MEC alleges rampant graft in key ministries
Rampant anomalies have been detected in land distribution to refugees, entry test and issuance of educational and retirement documents.
Independent Joint Anti-Corruption Monitoring and Evaluation Committee (MEC) officials announced their findings at a press conference in Kabul on Monday.
Mohammad Yasin Osmani, a member of the committee, said the probe was based on interviews with public servants, analysts and those who had knowledge of corruption cases in the ministries.
He identified lack of proper procedures, qualified staff, fair treatment and satisfactory salaries for public servants, frequent absenteeism and the absence of a monitoring mechanism as key reasons for corruption in the Ministry of Refugee and Repatriation.

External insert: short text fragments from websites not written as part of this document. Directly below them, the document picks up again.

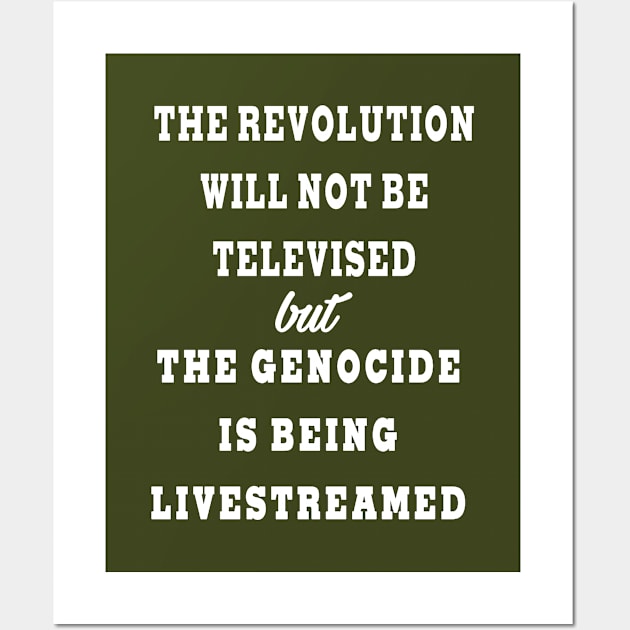 The Revolution Will Not Be Televised but The Genocide Is Being Livestreamed - Back Wall Art by SubversiveWare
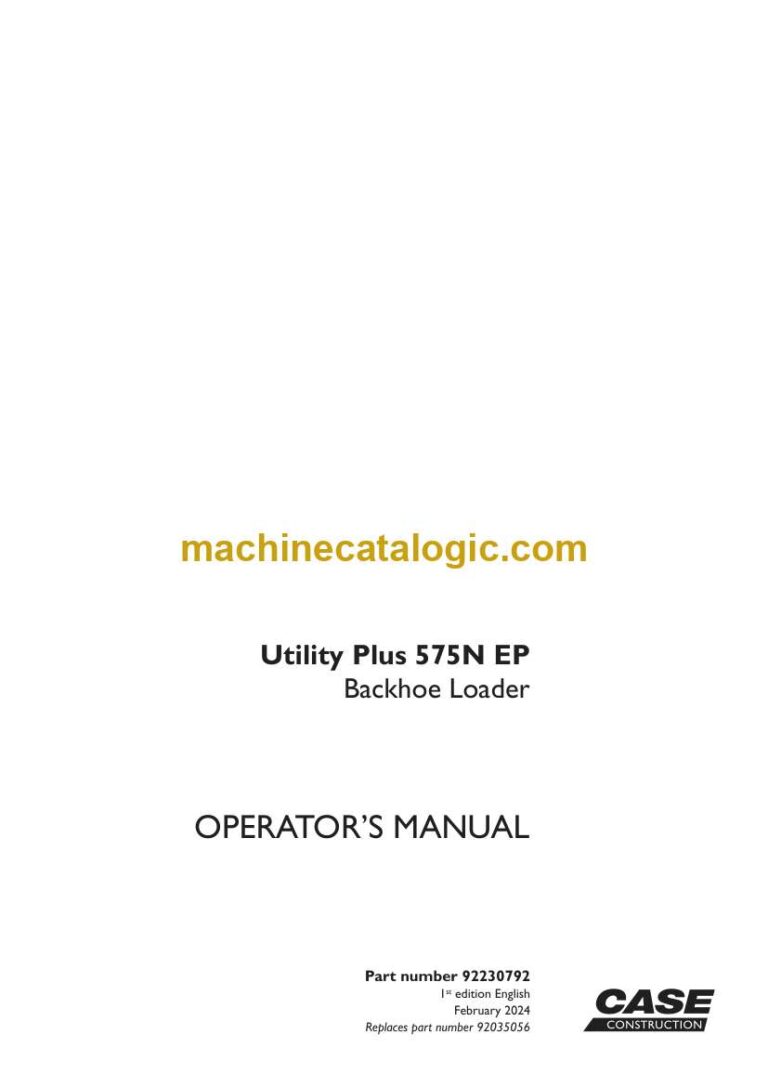 Case 575N EP Utility Plus Backhoe Loader Operators Manual (92230792 Replaces 92035056)
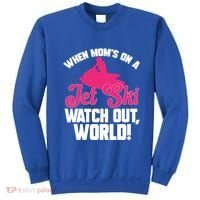 Jet Skiing When Mom’S On A Jet Ski Watch Out Mother’S Day Gift Sweatshirt thumb 0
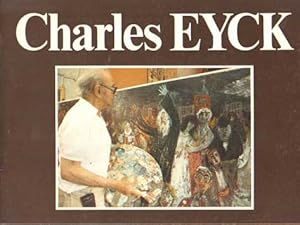 Imagen del vendedor de Retrospective de l'oeuvre de Charles Eyck, presentee dans le cadre du traite d'echanges culturels Franco-Neerlandais a la venta por Bij tij en ontij ...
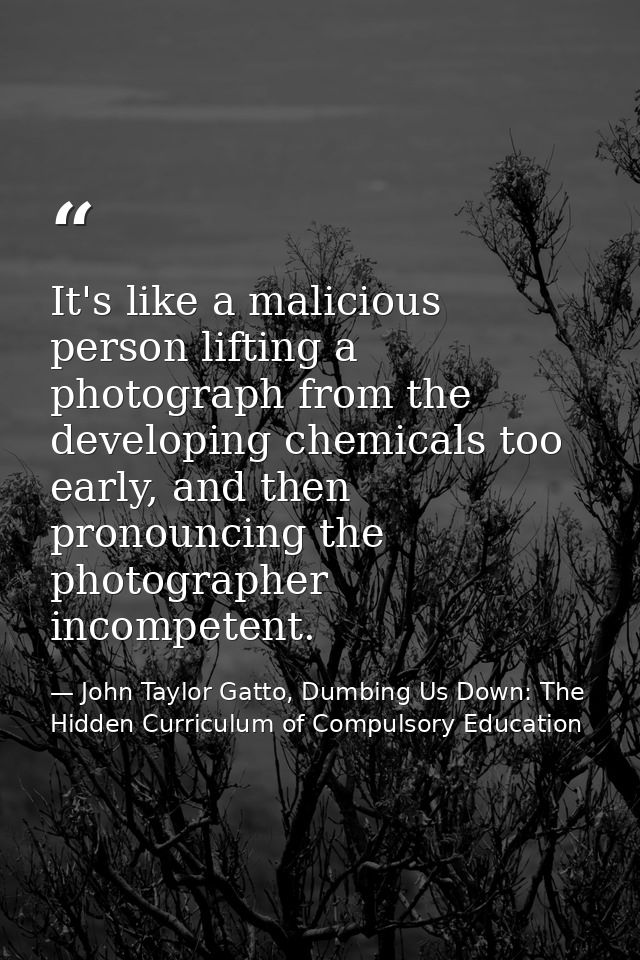 It's like a malicious person lifting a photograph from the developing chemicals too early, and then pronouncing the phot — John Taylor Gatto, Dumbing Us Down: The Hidden Curriculum of Compulsory Education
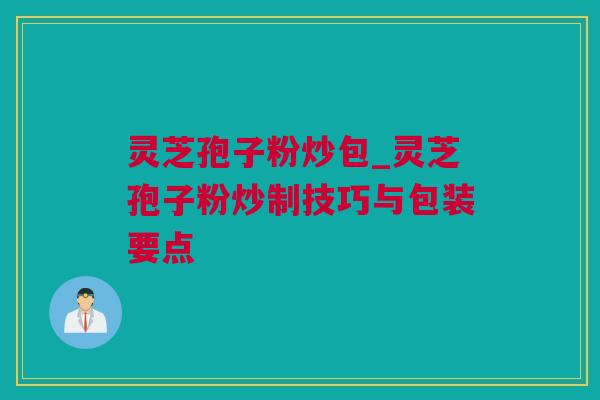 灵芝孢子粉炒包_灵芝孢子粉炒制技巧与包装要点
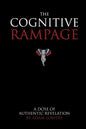 The Cognitive Rampage: A scientific approach to self discovery, change and optimization - Paperback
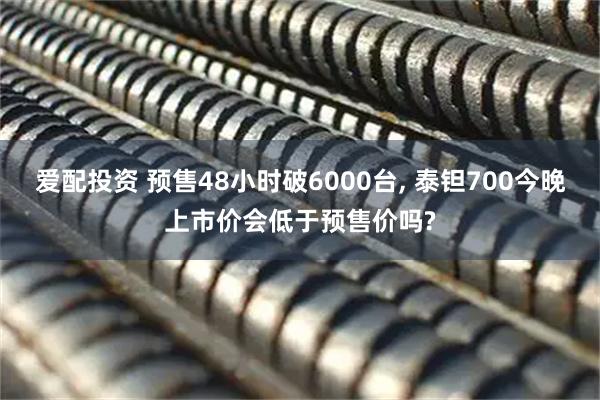 爱配投资 预售48小时破6000台, 泰钽700今晚上市价会低于预售价吗?
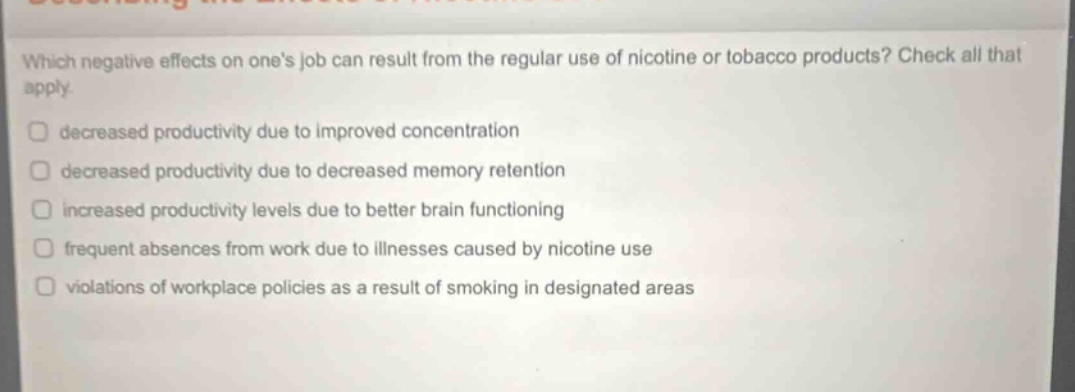 which negative effects on ones job can result from the regular use of nicotine or tobacco products? check all that apply. decreased productivity due to improved concentration decreased productivity due to decreased memory retention increased productivity levels due to better brain functioning frequent absences from work due to illnesses caused by nicotine use violations of workplace policies as a result of smoking in designated areas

Those involved in graft had been identified, but legal restrictions barred disclosure of their identities, the MEC member said.
A proper procedure for staff accountability, appointing professional workers and computerising the bureaucratic system could help reduce corruption in government institutions, the committee suggested.
Yama Turabi, another member of the committee, said lack of standard curriculum for students, meddling from public representatives and high-level officials in the process of entry exams and weak control of university administration fuelled corruption in the higher education ministry.
MEC Chairman Drago Kos said those seeking retirement had to take signatures from 60 employees of the Ministry of Labour and Social Affairs. The applicants are compelled to pay 100 to 500 afghanis in bribe for each signature.
He alleged individuals in key positions did not want to change the rotten bureaucratic order into a modern, responsive and service-oriented system.